The sad reality is that we do not need to dress our young people up in uniforms and send them to foreign soil in order to suffer massive American casualties.   We only need to send them to high schools and colleges and houses of worship and movie theaters, for in our current gun environment they could just as easily fall victim in those places.  My daughter, Helene, and her friends love to go to these midnight movie premieres, like the premiere of the Batman film in Aurora at which that horrible shooting took place.  But as the Aurora shooting shows us, when one goes to such a premiere, one takes one’s life in their hands.  Are any of us so foolish as to believe that while it can happen in Aurora, Colorado it cannot happen in our own community?  Of course it can!  For it is as easy for an unstable person to acquire the firepower in most American communities as it was for James Eagan Holmes to acquire it Aurora, Colorado.  And if that were to happen in our own community, God forbid, then the sin would be upon our heads because we allowed those in power to remain in power while do nothing to protect our children from lunatics with guns.

On Yom Kippur afternoon, in Reform synagogues, we read from the Torah the text commonly called The Holiness Code.  In it there is a verse – Leviticus chapter 19, verse 16 – which states “You shall not stand idly by while your neighbor bleeds.”  This is the sin for which we must repent and atone; the sin of standing idly by while all our neighbors who have become victims in all of these shootings, time and time and time again have bled and died while we have remained silent.

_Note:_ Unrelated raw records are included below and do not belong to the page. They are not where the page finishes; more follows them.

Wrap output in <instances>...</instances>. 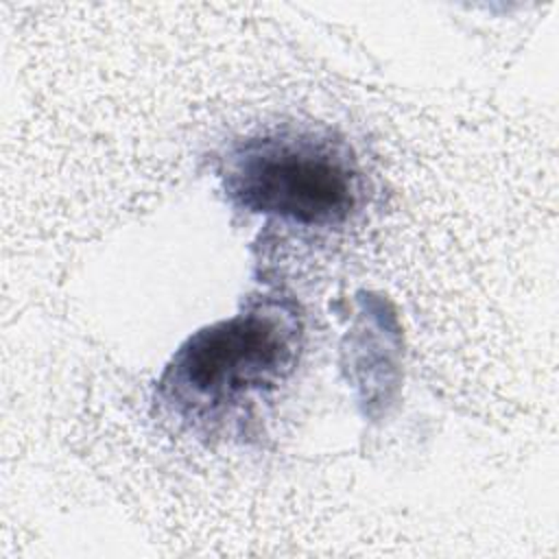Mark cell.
I'll return each mask as SVG.
<instances>
[{
	"mask_svg": "<svg viewBox=\"0 0 559 559\" xmlns=\"http://www.w3.org/2000/svg\"><path fill=\"white\" fill-rule=\"evenodd\" d=\"M301 325L286 306L264 301L192 334L159 380V402L192 428L245 419L288 378Z\"/></svg>",
	"mask_w": 559,
	"mask_h": 559,
	"instance_id": "obj_1",
	"label": "cell"
},
{
	"mask_svg": "<svg viewBox=\"0 0 559 559\" xmlns=\"http://www.w3.org/2000/svg\"><path fill=\"white\" fill-rule=\"evenodd\" d=\"M223 186L236 205L304 227L343 223L360 194L358 170L345 144L295 129L236 144Z\"/></svg>",
	"mask_w": 559,
	"mask_h": 559,
	"instance_id": "obj_2",
	"label": "cell"
}]
</instances>
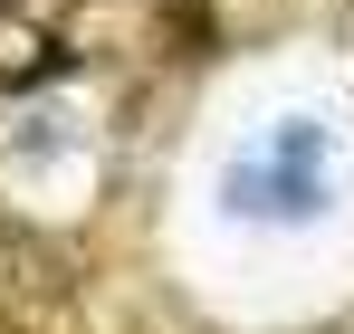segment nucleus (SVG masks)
<instances>
[{"label":"nucleus","instance_id":"f257e3e1","mask_svg":"<svg viewBox=\"0 0 354 334\" xmlns=\"http://www.w3.org/2000/svg\"><path fill=\"white\" fill-rule=\"evenodd\" d=\"M0 334H77V306H67V258L19 229L0 210Z\"/></svg>","mask_w":354,"mask_h":334},{"label":"nucleus","instance_id":"f03ea898","mask_svg":"<svg viewBox=\"0 0 354 334\" xmlns=\"http://www.w3.org/2000/svg\"><path fill=\"white\" fill-rule=\"evenodd\" d=\"M67 48L48 29H19V19H0V86H39V77H58Z\"/></svg>","mask_w":354,"mask_h":334}]
</instances>
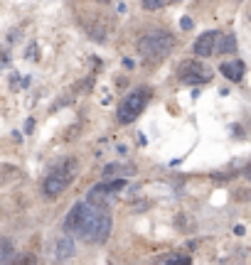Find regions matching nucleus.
<instances>
[{
	"label": "nucleus",
	"mask_w": 251,
	"mask_h": 265,
	"mask_svg": "<svg viewBox=\"0 0 251 265\" xmlns=\"http://www.w3.org/2000/svg\"><path fill=\"white\" fill-rule=\"evenodd\" d=\"M175 47V37L165 30H153L148 35L138 39V54L143 59H150V61H158V59L168 57L170 49Z\"/></svg>",
	"instance_id": "f257e3e1"
},
{
	"label": "nucleus",
	"mask_w": 251,
	"mask_h": 265,
	"mask_svg": "<svg viewBox=\"0 0 251 265\" xmlns=\"http://www.w3.org/2000/svg\"><path fill=\"white\" fill-rule=\"evenodd\" d=\"M77 160H72V157H67V160H62L55 172L44 179V184H42V189H44V196H49V199H55L59 194H64V191L69 189V184H72V179L77 177Z\"/></svg>",
	"instance_id": "f03ea898"
},
{
	"label": "nucleus",
	"mask_w": 251,
	"mask_h": 265,
	"mask_svg": "<svg viewBox=\"0 0 251 265\" xmlns=\"http://www.w3.org/2000/svg\"><path fill=\"white\" fill-rule=\"evenodd\" d=\"M148 101H150V89H145V86H143V89H135L133 94H128L118 103V111H116L118 123H123V125L133 123L135 118L145 111Z\"/></svg>",
	"instance_id": "7ed1b4c3"
},
{
	"label": "nucleus",
	"mask_w": 251,
	"mask_h": 265,
	"mask_svg": "<svg viewBox=\"0 0 251 265\" xmlns=\"http://www.w3.org/2000/svg\"><path fill=\"white\" fill-rule=\"evenodd\" d=\"M109 233H111V216L96 207L79 238H84L86 243H104L109 238Z\"/></svg>",
	"instance_id": "20e7f679"
},
{
	"label": "nucleus",
	"mask_w": 251,
	"mask_h": 265,
	"mask_svg": "<svg viewBox=\"0 0 251 265\" xmlns=\"http://www.w3.org/2000/svg\"><path fill=\"white\" fill-rule=\"evenodd\" d=\"M94 204H74V207L69 209V214H67V219H64V231L67 233H72V236H81V231L86 226V221H89V216L94 214Z\"/></svg>",
	"instance_id": "39448f33"
},
{
	"label": "nucleus",
	"mask_w": 251,
	"mask_h": 265,
	"mask_svg": "<svg viewBox=\"0 0 251 265\" xmlns=\"http://www.w3.org/2000/svg\"><path fill=\"white\" fill-rule=\"evenodd\" d=\"M210 76H212V72L194 59H187L177 67V79L182 84H205V81H210Z\"/></svg>",
	"instance_id": "423d86ee"
},
{
	"label": "nucleus",
	"mask_w": 251,
	"mask_h": 265,
	"mask_svg": "<svg viewBox=\"0 0 251 265\" xmlns=\"http://www.w3.org/2000/svg\"><path fill=\"white\" fill-rule=\"evenodd\" d=\"M126 187V182L121 179V177H116L114 182H109V184H96L94 189L89 191V196H86V202L89 204H94V207H104V204H109L114 196H116L118 191Z\"/></svg>",
	"instance_id": "0eeeda50"
},
{
	"label": "nucleus",
	"mask_w": 251,
	"mask_h": 265,
	"mask_svg": "<svg viewBox=\"0 0 251 265\" xmlns=\"http://www.w3.org/2000/svg\"><path fill=\"white\" fill-rule=\"evenodd\" d=\"M217 39H219V32H214V30H210V32H202L199 37L194 39L192 52L197 54V57H210V54H214V52H217Z\"/></svg>",
	"instance_id": "6e6552de"
},
{
	"label": "nucleus",
	"mask_w": 251,
	"mask_h": 265,
	"mask_svg": "<svg viewBox=\"0 0 251 265\" xmlns=\"http://www.w3.org/2000/svg\"><path fill=\"white\" fill-rule=\"evenodd\" d=\"M74 250H77V243H74L72 233L59 236L57 241H55V248H52V253H55V258H57V260H67V258H72V255H74Z\"/></svg>",
	"instance_id": "1a4fd4ad"
},
{
	"label": "nucleus",
	"mask_w": 251,
	"mask_h": 265,
	"mask_svg": "<svg viewBox=\"0 0 251 265\" xmlns=\"http://www.w3.org/2000/svg\"><path fill=\"white\" fill-rule=\"evenodd\" d=\"M219 72L227 76L229 81H241V79H244V72H246V67H244V61H227V64L219 67Z\"/></svg>",
	"instance_id": "9d476101"
},
{
	"label": "nucleus",
	"mask_w": 251,
	"mask_h": 265,
	"mask_svg": "<svg viewBox=\"0 0 251 265\" xmlns=\"http://www.w3.org/2000/svg\"><path fill=\"white\" fill-rule=\"evenodd\" d=\"M133 167H121V165H106L101 174H104V179H116V177H123V174H133Z\"/></svg>",
	"instance_id": "9b49d317"
},
{
	"label": "nucleus",
	"mask_w": 251,
	"mask_h": 265,
	"mask_svg": "<svg viewBox=\"0 0 251 265\" xmlns=\"http://www.w3.org/2000/svg\"><path fill=\"white\" fill-rule=\"evenodd\" d=\"M217 52H222V54H232V52H236V37H234V35L219 37L217 39Z\"/></svg>",
	"instance_id": "f8f14e48"
},
{
	"label": "nucleus",
	"mask_w": 251,
	"mask_h": 265,
	"mask_svg": "<svg viewBox=\"0 0 251 265\" xmlns=\"http://www.w3.org/2000/svg\"><path fill=\"white\" fill-rule=\"evenodd\" d=\"M15 258V246L8 238H0V263H10Z\"/></svg>",
	"instance_id": "ddd939ff"
},
{
	"label": "nucleus",
	"mask_w": 251,
	"mask_h": 265,
	"mask_svg": "<svg viewBox=\"0 0 251 265\" xmlns=\"http://www.w3.org/2000/svg\"><path fill=\"white\" fill-rule=\"evenodd\" d=\"M158 263H190V255H180V253H170V255H160V258H155Z\"/></svg>",
	"instance_id": "4468645a"
},
{
	"label": "nucleus",
	"mask_w": 251,
	"mask_h": 265,
	"mask_svg": "<svg viewBox=\"0 0 251 265\" xmlns=\"http://www.w3.org/2000/svg\"><path fill=\"white\" fill-rule=\"evenodd\" d=\"M165 5V0H143V8L145 10H158V8H163Z\"/></svg>",
	"instance_id": "2eb2a0df"
},
{
	"label": "nucleus",
	"mask_w": 251,
	"mask_h": 265,
	"mask_svg": "<svg viewBox=\"0 0 251 265\" xmlns=\"http://www.w3.org/2000/svg\"><path fill=\"white\" fill-rule=\"evenodd\" d=\"M180 27H182V30H190V27H192V18H182L180 20Z\"/></svg>",
	"instance_id": "dca6fc26"
},
{
	"label": "nucleus",
	"mask_w": 251,
	"mask_h": 265,
	"mask_svg": "<svg viewBox=\"0 0 251 265\" xmlns=\"http://www.w3.org/2000/svg\"><path fill=\"white\" fill-rule=\"evenodd\" d=\"M244 174H246V179H249V182H251V162H249V165H246V170H244Z\"/></svg>",
	"instance_id": "f3484780"
},
{
	"label": "nucleus",
	"mask_w": 251,
	"mask_h": 265,
	"mask_svg": "<svg viewBox=\"0 0 251 265\" xmlns=\"http://www.w3.org/2000/svg\"><path fill=\"white\" fill-rule=\"evenodd\" d=\"M101 3H109V0H101Z\"/></svg>",
	"instance_id": "a211bd4d"
},
{
	"label": "nucleus",
	"mask_w": 251,
	"mask_h": 265,
	"mask_svg": "<svg viewBox=\"0 0 251 265\" xmlns=\"http://www.w3.org/2000/svg\"><path fill=\"white\" fill-rule=\"evenodd\" d=\"M165 3H170V0H165Z\"/></svg>",
	"instance_id": "6ab92c4d"
}]
</instances>
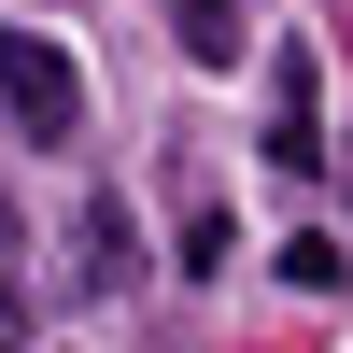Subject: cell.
Instances as JSON below:
<instances>
[{
    "instance_id": "obj_4",
    "label": "cell",
    "mask_w": 353,
    "mask_h": 353,
    "mask_svg": "<svg viewBox=\"0 0 353 353\" xmlns=\"http://www.w3.org/2000/svg\"><path fill=\"white\" fill-rule=\"evenodd\" d=\"M113 283H128V212L99 198V212H85V297H113Z\"/></svg>"
},
{
    "instance_id": "obj_3",
    "label": "cell",
    "mask_w": 353,
    "mask_h": 353,
    "mask_svg": "<svg viewBox=\"0 0 353 353\" xmlns=\"http://www.w3.org/2000/svg\"><path fill=\"white\" fill-rule=\"evenodd\" d=\"M170 28H184V57H212V71L241 57V0H170Z\"/></svg>"
},
{
    "instance_id": "obj_1",
    "label": "cell",
    "mask_w": 353,
    "mask_h": 353,
    "mask_svg": "<svg viewBox=\"0 0 353 353\" xmlns=\"http://www.w3.org/2000/svg\"><path fill=\"white\" fill-rule=\"evenodd\" d=\"M0 113H14V141H71L85 128V85H71V57L43 28H0Z\"/></svg>"
},
{
    "instance_id": "obj_2",
    "label": "cell",
    "mask_w": 353,
    "mask_h": 353,
    "mask_svg": "<svg viewBox=\"0 0 353 353\" xmlns=\"http://www.w3.org/2000/svg\"><path fill=\"white\" fill-rule=\"evenodd\" d=\"M269 170H325V71H311V43L269 57Z\"/></svg>"
},
{
    "instance_id": "obj_5",
    "label": "cell",
    "mask_w": 353,
    "mask_h": 353,
    "mask_svg": "<svg viewBox=\"0 0 353 353\" xmlns=\"http://www.w3.org/2000/svg\"><path fill=\"white\" fill-rule=\"evenodd\" d=\"M283 283H297V297H339L353 254H339V241H283Z\"/></svg>"
},
{
    "instance_id": "obj_6",
    "label": "cell",
    "mask_w": 353,
    "mask_h": 353,
    "mask_svg": "<svg viewBox=\"0 0 353 353\" xmlns=\"http://www.w3.org/2000/svg\"><path fill=\"white\" fill-rule=\"evenodd\" d=\"M0 353H28V283L0 269Z\"/></svg>"
}]
</instances>
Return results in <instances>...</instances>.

This past summer, soon after the shootings in Aurora, the members of our new Quad Cities Interfaith Fellowship struggled with the question of how can our community of faiths put our various faiths to work so that as a united faith community we can say, “Enough already!  Too many have died and died need­lessly.”  So we have started to address this issue.  Our first step was to write a letter to our various elected officials, both local and national, expressing our concern.  An edited version of that letter appeared in Sunday’s Quad City Times  But that is not where our efforts will end.  Indeed, in the wake of the Milwaukee shooting we gave our full support to the local Sikh community.  Next month we will be meeting to look at future action steps.  One thing seem certain.  We wish to place a special emphasis on gun deaths in our own community.  As we develop our action plans, I pray that many others will join us in our efforts.

For far too long, we all have known about this blight upon our society.  We have condemned it.  We have mourned it.  But we have not taken sufficient action to alter it.  When you think about it, it is a disgrace that the two young ladies who will celebrate becoming Bat Mitzvah this Spring were born into an America in which we, the people, were aware of and distraught about the loss of life in our society because of the proliferation and accessibility of firearms, yet here it is 13 years later, and nothing has changed.  The killing remains ongoing and indiscriminate.  It is not enough for us to pray that the day will come when a child becomes a Bar or a Bat Mitzvah and does so in an America which knows no gun violence.  We have to work for that goal as well.  We have to make our elected officials understand that we, the citizens of America – that we, the potential victims of future gun violence in our country – will no longer tolerate their empty promises and gross inaction.  Together, may we create an America where we no longer fear that we or our children may be shot and killed simply because we were walking down the street or attending a worship service or going to a movie.